◆ **SET EXERCISE**: Rewrite all of the items below as a single numbered list of lines. Leave out the blank lines and the picture markers.

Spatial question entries
□ □ □ □ □ □ □

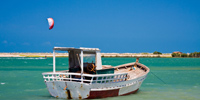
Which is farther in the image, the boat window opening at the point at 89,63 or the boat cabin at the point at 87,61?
the boat window opening at the point at 89,63

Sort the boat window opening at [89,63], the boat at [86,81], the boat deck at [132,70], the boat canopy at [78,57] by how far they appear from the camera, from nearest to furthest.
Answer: the boat at [86,81] < the boat canopy at [78,57] < the boat window opening at [89,63] < the boat deck at [132,70]

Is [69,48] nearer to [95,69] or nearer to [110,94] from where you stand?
[95,69]

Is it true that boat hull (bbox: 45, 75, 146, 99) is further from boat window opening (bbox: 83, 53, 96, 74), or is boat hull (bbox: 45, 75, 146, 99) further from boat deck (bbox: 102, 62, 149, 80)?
boat deck (bbox: 102, 62, 149, 80)

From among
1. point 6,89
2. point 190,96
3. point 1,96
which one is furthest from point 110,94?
point 6,89

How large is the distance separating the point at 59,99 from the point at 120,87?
3.92 m

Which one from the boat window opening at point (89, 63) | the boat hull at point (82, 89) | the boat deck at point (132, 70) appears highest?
the boat window opening at point (89, 63)

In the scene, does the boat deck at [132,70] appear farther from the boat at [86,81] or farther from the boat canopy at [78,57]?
the boat canopy at [78,57]

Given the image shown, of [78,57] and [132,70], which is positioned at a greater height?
[78,57]

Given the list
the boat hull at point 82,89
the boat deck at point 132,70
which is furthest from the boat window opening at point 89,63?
the boat deck at point 132,70

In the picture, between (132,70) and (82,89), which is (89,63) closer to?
(82,89)

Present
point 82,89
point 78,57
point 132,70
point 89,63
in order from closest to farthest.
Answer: point 82,89
point 89,63
point 78,57
point 132,70

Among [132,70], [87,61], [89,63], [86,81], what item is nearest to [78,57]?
[87,61]

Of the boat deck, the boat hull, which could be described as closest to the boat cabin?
the boat hull

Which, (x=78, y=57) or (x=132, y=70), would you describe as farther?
(x=132, y=70)
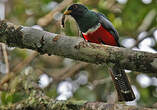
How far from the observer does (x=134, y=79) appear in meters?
5.98

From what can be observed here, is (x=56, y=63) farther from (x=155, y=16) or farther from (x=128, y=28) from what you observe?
(x=155, y=16)

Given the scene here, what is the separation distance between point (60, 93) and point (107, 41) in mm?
1702

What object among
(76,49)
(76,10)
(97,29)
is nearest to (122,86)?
(97,29)

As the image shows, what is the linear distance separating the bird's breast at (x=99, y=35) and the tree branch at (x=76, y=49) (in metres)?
1.50

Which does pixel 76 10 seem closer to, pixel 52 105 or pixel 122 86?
pixel 122 86

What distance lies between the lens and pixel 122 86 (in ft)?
13.1

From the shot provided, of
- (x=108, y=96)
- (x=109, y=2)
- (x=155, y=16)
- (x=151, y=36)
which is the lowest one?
(x=108, y=96)

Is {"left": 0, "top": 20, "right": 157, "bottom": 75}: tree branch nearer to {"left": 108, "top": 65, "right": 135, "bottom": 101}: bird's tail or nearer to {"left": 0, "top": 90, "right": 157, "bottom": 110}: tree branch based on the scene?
{"left": 0, "top": 90, "right": 157, "bottom": 110}: tree branch

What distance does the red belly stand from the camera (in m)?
4.25

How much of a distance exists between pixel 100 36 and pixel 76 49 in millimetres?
1680

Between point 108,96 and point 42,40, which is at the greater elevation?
point 42,40

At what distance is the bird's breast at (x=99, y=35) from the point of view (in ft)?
14.0

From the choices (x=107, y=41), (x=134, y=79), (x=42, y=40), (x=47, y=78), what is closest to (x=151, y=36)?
(x=134, y=79)

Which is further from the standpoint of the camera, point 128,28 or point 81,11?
point 128,28
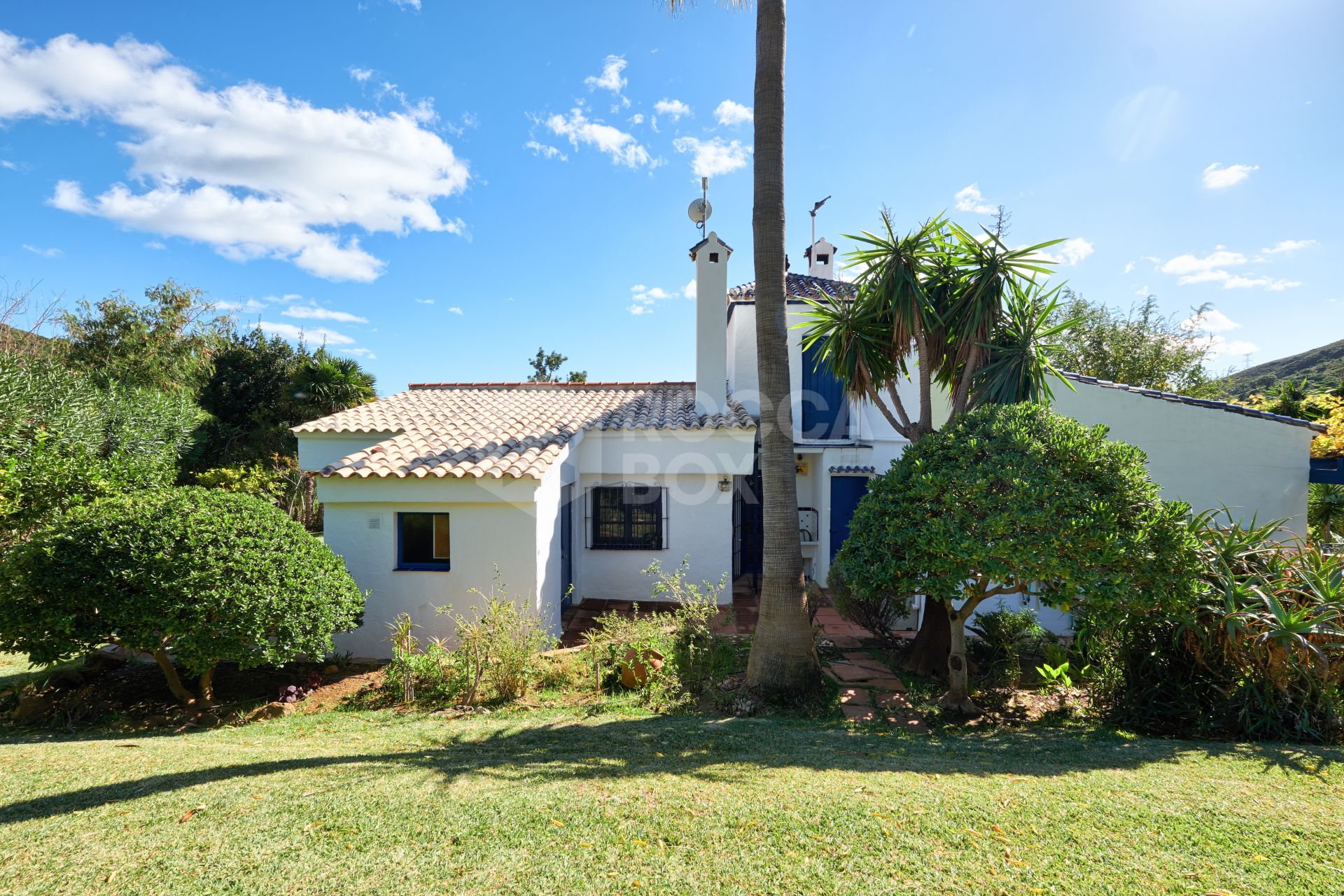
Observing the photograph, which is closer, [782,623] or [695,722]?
[695,722]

□ □ □ □ □ □ □

◆ **TASK OUTPUT**:
1. Which is farther in the image, the boat window opening at the point at 89,63 or the boat cabin at the point at 87,61?
2. the boat window opening at the point at 89,63
3. Sort the boat window opening at [89,63], the boat at [86,81], the boat deck at [132,70], the boat canopy at [78,57] by how far they appear from the camera, from nearest to furthest.
4. Answer: the boat at [86,81] < the boat canopy at [78,57] < the boat window opening at [89,63] < the boat deck at [132,70]
5. Is [69,48] nearer to [95,69] or nearer to [110,94] from where you stand?
6. [95,69]
7. Is it true that boat hull (bbox: 45, 75, 146, 99) is further from boat window opening (bbox: 83, 53, 96, 74), or is boat hull (bbox: 45, 75, 146, 99) further from boat deck (bbox: 102, 62, 149, 80)?
8. boat deck (bbox: 102, 62, 149, 80)
9. From among
10. 1. point 6,89
11. 2. point 190,96
12. 3. point 1,96
13. which one is furthest from point 110,94?
14. point 6,89
15. How large is the distance separating the point at 59,99 from the point at 120,87?
16. 3.92 m
17. Which one from the boat window opening at point (89, 63) | the boat hull at point (82, 89) | the boat deck at point (132, 70) appears highest?
18. the boat window opening at point (89, 63)
19. In the scene, does the boat deck at [132,70] appear farther from the boat at [86,81] or farther from the boat canopy at [78,57]?
20. the boat canopy at [78,57]
21. Given the image shown, of [78,57] and [132,70], which is positioned at a greater height?
22. [78,57]
23. Given the list
24. the boat hull at point 82,89
25. the boat deck at point 132,70
26. which is furthest from the boat window opening at point 89,63?
27. the boat deck at point 132,70
28. In the picture, between (132,70) and (82,89), which is (89,63) closer to?
29. (82,89)
30. Present
31. point 82,89
32. point 78,57
33. point 132,70
34. point 89,63
35. in order from closest to farthest.
36. Answer: point 82,89
37. point 89,63
38. point 78,57
39. point 132,70
40. Among [132,70], [87,61], [89,63], [86,81], what item is nearest to [78,57]?
41. [87,61]
42. Of the boat deck, the boat hull, which could be described as closest to the boat cabin?
43. the boat hull
44. Which, (x=78, y=57) or (x=132, y=70), would you describe as farther?
45. (x=132, y=70)
46. How far from the observer does (x=134, y=79) appear in meters?
47. 5.98
48. From what can be observed here, is (x=56, y=63) farther from (x=155, y=16) or farther from (x=128, y=28) from what you observe?
49. (x=155, y=16)
50. Given the scene here, what is the separation distance between point (60, 93) and point (107, 41) in mm?
51. 1702
52. What object among
53. (76,49)
54. (76,10)
55. (97,29)
56. is nearest to (122,86)?
57. (97,29)
58. As the image shows, what is the linear distance separating the bird's breast at (x=99, y=35) and the tree branch at (x=76, y=49) (in metres)?
59. 1.50
60. Which does pixel 76 10 seem closer to, pixel 52 105 or pixel 122 86?
61. pixel 122 86
62. What distance lies between the lens and pixel 122 86 (in ft)?
63. 13.1
64. From the shot provided, of
65. - (x=108, y=96)
66. - (x=109, y=2)
67. - (x=155, y=16)
68. - (x=151, y=36)
69. which is the lowest one?
70. (x=108, y=96)
71. Is {"left": 0, "top": 20, "right": 157, "bottom": 75}: tree branch nearer to {"left": 108, "top": 65, "right": 135, "bottom": 101}: bird's tail or nearer to {"left": 0, "top": 90, "right": 157, "bottom": 110}: tree branch based on the scene?
72. {"left": 0, "top": 90, "right": 157, "bottom": 110}: tree branch
73. What distance does the red belly stand from the camera (in m)?
74. 4.25
75. How much of a distance exists between pixel 100 36 and pixel 76 49 in millimetres?
76. 1680
77. Between point 108,96 and point 42,40, which is at the greater elevation?
78. point 42,40
79. At what distance is the bird's breast at (x=99, y=35) from the point of view (in ft)?
80. 14.0
81. From the choices (x=107, y=41), (x=134, y=79), (x=42, y=40), (x=47, y=78), what is closest to (x=151, y=36)?
82. (x=134, y=79)
83. Which is further from the standpoint of the camera, point 128,28 or point 81,11?
84. point 128,28
85. Observing the photograph, which is closer, [782,623] or [695,722]?
86. [695,722]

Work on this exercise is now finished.